Ma è difficile che Haia e quelli come lei riescano a bloccare la marea di rabbia contro il governo: a notte i telefonini che funzionavano da tam tam chiedevano ancora a tutti di arrivare comunque, mentre partiva la prima parte della marcia di avvicinamento che continua oggi e domani verso la Kissufim. Da cinquemila i dimostranti sono diventati lentamente circa trentamila: chi arrivava da solo vestito da marciatore, chi con la carrozzina e il neonato, molti al seguito di qualche rabbino.
Gli uomini della Moetzet Yesha, l'organizzazione dei comuni della Cisgiordania, seguitavano a chiedere al pubblico di marciare solo sui marciapiedi e di non alzare le mani. Ma al check point di Kissufim nel frattempo i soldati si scontravano con un gruppo di settler che li spintonavano e chiedevano loro di non ubbidire agli ordini mentre intanto cadevano quattro missili kassam. I cittadini di Israele, per la grande maggioranza (ieri sera un sondaggio diceva che il 62 per cento pensa che «i coloni abbiano passato ogni limite») di fatto non sopportano la violenza che cresce, la religione usata come bandiera politica in un Paese in cui i religiosi sono meno del 20 per cento, e soprattutto l'attacco ai soldati, i figli di tutto il popolo di Israele, impegnati mentre si è riacceso lo scontro, su un inutile fronte interno.
Sempre a pagina 6 troviamo un'intervista all'esperto militare Yaacov Armidor, contrario al ritiro da Gaza.

Ecco l'articolo:

lL generale in pensione Yaacov Amidror è un esperto militare e di terrorismo spesso consultato anche dal governo. Nel giorno dell'inizio della marcia degli oppositori del piano di sgombero, non mette in scena sentimenti. Il generale è semplicemente contrario al piano Sharon, e non per motivi religiosi, o di fanatismo, o di annessionismo. Non gliene importa nulla della Grande Israele, o degli antichi confini della Patria degli Ebrei: ci esprime un gelido e quindi tanto più preoccupante punto di vista tecnico.
Dunque ci spieghi generale perché questa che appare come una speranza di pace le sembra così sbagliata.
«Sostanzialmente per tre motivi. Lei concorderà che se ci fanno piovere addosso centinaia di missili Kassam, non abbiamo altra scelta che rispondere per evitare morti e feriti.

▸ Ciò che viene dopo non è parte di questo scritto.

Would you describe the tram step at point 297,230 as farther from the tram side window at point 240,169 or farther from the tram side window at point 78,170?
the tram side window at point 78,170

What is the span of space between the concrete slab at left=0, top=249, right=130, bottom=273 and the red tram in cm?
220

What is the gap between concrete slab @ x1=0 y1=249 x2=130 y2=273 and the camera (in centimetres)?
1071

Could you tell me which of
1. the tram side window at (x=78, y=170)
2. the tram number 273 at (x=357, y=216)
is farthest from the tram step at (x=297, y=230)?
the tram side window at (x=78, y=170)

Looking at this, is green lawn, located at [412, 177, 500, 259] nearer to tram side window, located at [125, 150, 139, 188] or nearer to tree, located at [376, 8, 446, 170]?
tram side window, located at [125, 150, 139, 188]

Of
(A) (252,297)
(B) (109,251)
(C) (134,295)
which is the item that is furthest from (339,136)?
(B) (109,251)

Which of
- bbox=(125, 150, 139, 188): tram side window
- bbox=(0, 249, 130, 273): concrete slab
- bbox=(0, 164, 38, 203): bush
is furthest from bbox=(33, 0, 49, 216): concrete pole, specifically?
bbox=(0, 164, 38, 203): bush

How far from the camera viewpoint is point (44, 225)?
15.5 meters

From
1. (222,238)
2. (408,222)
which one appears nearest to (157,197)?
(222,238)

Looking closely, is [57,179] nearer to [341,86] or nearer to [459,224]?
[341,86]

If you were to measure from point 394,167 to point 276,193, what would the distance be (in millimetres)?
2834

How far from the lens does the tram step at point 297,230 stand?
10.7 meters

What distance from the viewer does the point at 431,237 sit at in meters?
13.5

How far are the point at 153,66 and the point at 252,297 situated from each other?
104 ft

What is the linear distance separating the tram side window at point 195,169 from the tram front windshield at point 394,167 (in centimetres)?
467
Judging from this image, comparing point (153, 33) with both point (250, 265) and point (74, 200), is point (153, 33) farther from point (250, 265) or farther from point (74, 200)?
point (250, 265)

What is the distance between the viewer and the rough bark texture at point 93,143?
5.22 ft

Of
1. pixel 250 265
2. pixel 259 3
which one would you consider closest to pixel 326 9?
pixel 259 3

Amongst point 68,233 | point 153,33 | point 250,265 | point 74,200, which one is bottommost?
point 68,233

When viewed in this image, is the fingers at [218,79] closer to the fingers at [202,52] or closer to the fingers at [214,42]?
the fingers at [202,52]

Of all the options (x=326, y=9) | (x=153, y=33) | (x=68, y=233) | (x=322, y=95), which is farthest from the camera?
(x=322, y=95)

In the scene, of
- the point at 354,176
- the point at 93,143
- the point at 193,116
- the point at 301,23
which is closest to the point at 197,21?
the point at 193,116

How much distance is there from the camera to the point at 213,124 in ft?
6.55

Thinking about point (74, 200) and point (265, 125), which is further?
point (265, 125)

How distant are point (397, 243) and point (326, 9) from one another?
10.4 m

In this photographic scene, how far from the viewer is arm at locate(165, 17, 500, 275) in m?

Bene: se ce ne andiamo è fuori di dubbio che alcune aeree di Israele oggi fuori della loro gittata, vengono portate dentro. Fra queste le città di Ashkelon e di Ashod, e altre ancora. Dunque, dovremo rispondere, e questo porterà più morti da tutte e due le parti. In secondo luogo: la speranza è quella di un negoziato che si apre dopo Gaza. Ma non sarà così, perché l'uscita è unilaterale. I possibili negoziatori si sono intanto fatti l'idea che i palestinesi non devono pagare niente: il terrore deve solo continuare a colpire e otterranno ciò che vogliono, ovvero, sognano loro, la nostra fuga da Israele. Gli europei impareranno questa lezione, e più che mai premeranno solo su di noi».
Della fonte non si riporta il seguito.